Suppose $X$ is a topological space and $G$ is a topological group, and $G$ acts on $X$. Here is my question: If $G$ acts freely on $X$, then what are the maps showing $(X \times EG)/G$ is homotopy equivalent to $X/G$?
(Some background information: Let $EG$ be some contractible space with a free $G$-action. The $G$-equivariant cohomology $H^i_G(X)$ of $X$ is the singular cohomology $H^i(X_{hG}, \mathbb{Z})$ of the homotopy orbit space $$X_{hG}:=(X \times EG)/G$$ where the $G$-action on $X \times EG$ is given by $g\cdot (x, e)=(gx, ge)$.
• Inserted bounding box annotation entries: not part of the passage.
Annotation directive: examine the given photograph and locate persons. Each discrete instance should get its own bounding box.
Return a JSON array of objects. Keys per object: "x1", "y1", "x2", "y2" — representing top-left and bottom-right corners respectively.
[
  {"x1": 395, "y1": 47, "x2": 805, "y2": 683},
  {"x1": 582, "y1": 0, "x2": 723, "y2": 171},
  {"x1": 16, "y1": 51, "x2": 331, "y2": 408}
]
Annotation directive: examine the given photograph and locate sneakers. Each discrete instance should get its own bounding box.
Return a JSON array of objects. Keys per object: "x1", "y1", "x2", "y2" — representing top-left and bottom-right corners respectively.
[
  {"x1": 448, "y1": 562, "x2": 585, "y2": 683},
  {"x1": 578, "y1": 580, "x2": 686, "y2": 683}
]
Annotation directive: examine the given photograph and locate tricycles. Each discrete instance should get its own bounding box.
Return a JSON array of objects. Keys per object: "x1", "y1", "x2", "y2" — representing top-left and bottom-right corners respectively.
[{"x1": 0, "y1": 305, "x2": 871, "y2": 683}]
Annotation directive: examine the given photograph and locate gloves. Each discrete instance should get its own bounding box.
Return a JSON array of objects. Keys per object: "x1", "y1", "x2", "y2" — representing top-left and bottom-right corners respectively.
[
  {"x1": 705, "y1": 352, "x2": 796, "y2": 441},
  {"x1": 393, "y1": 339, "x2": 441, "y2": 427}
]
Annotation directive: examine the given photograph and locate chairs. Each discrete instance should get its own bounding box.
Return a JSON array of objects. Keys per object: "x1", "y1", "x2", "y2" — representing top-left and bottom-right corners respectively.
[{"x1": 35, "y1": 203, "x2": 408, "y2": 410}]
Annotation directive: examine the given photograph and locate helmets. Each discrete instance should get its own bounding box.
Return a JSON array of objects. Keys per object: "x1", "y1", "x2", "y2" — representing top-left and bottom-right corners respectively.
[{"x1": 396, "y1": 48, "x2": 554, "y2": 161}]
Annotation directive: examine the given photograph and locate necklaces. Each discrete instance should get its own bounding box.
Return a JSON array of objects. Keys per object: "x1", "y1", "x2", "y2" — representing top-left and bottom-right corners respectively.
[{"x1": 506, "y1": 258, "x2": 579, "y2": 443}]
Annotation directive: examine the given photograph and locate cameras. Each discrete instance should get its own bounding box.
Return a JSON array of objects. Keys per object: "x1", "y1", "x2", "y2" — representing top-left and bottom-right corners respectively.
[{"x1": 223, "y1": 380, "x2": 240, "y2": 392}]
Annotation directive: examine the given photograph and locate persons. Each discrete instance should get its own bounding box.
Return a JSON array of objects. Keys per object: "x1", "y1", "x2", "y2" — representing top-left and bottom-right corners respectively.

Now suppose $G$ acts freely on $X$, i.e. $gx=gy$ implies $x=y$. Then it is often asserted that in this case the $G$-equivariant cohomology of $X$ is the cohomology of $X/G$, but I couldn't figure out why.
What are the maps showing $(X \times EG)/G$ is homotopy equivalent to $X/G$ (when $G$ acts freely on $X$) ?
If the action is free then the projection $(X\times EG)/G\to X/G$ is a fibration with contractible fibres (homeomorphic to $EG$), and so it is a homotopy equivalence.